In the case of this boxed Guy there is and it states 4/3, four shillings and threepence. Assuming one decides that the stamp is for June or September 1948, then the price on the box should be one applicable to the vicinity of those dates. In 1948 the price for the 513 was 7/6. However, if we assume the date is August 1949, the price from April 1949 was 4/-, but by February 1950 the price was in fact 4/3 so between April 1949 and January 1950 there had been a price increase, making the date most likely August 1949.

With this 514 Guy Van “Slumberland”, the Quality Inspection stamp shows nQ3.5. This could be translated to read “nQ March 1955”, but this is incorrect. The price on the box is 5/11. This price was applicable between February and August 1950.

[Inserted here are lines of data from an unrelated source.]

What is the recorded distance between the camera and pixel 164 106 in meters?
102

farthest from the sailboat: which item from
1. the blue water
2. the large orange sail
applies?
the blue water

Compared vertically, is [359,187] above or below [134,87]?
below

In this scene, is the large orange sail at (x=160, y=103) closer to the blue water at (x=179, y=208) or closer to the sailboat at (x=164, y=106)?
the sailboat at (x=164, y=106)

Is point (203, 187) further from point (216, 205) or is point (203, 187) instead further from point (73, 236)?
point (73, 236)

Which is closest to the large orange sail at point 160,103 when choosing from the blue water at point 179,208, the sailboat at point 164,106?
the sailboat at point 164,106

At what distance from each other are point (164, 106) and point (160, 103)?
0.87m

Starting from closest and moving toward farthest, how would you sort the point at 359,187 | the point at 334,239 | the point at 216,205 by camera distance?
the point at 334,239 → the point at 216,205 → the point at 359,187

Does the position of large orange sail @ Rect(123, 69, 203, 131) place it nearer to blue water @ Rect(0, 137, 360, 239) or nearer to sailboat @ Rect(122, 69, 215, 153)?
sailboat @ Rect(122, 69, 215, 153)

The Guy Van “Slumberland” was released in December 1949 with a price tag of 5/8. The Meccano Magazine for January 1950 does not display any prices for the Dinky Toys and Supertoys in the two page advertisements. Nor are prices shown in the February issue, but in March the price became 5/11. The February 1950 Meccano price leaflet that includes Dinky Toys and Dinky Supertoys shows the price as being 5/11. So that sorts out the “3” in the stamp. But what about the “5”? Could this be 1955 and the answer is no, as this model was replaced by the “Lyons” van in November 1951. The obvious answer is the “0” in “50” had been dropped making this model a March 1950 production example. Fascinating stuff, eh?? I can hear the response, “yeah, if you are into this sort of stuff but really boring!”

923 Big Bedford Van “Heinz”

To provide an example on how useful the Inspection Stamp data can be, (at least to those who might find it fascinating!) at some point, the 923 Big Bedford “Heinz” was issued in a plain blue striped box. As far as I am aware, no dates exist in published sources as to when this took place.

However, the inspection stamp shows this box K S 1255 (and no doubt many, many others at the same time) was produced during December 1955. The price written on the box confirms the Quality Inspection stamp. Did Meccano under-estimate the number of boxes to order and to fill the gap, which resulted in Meccano ordering a quick, single colour replacement? Possibly Christmas 1955 was a real boom for this model with its colourful painting and authentic transfers? This was not the first time the plain blue striped box was used. In November 1958 during the sauce bottle production, the same box style was used. Was this also a case of the booming Christmas sales now that a sauce bottle had replaced the baked beans can? In the case of the Can model was it decided not to have any artwork as Meccano may already have had plans on replacing the transfer from can to sauce bottle, and if so, was this at the request of Heinz? So the question arises, was the plain box in use for more than a single month in both cases, and were both cases linked – a large quantity had been received in 1955, then the surplus was put to one side for future use after the new stock of the pictorial box had been received? These surplus boxes were then put to good use three years later. A possibility??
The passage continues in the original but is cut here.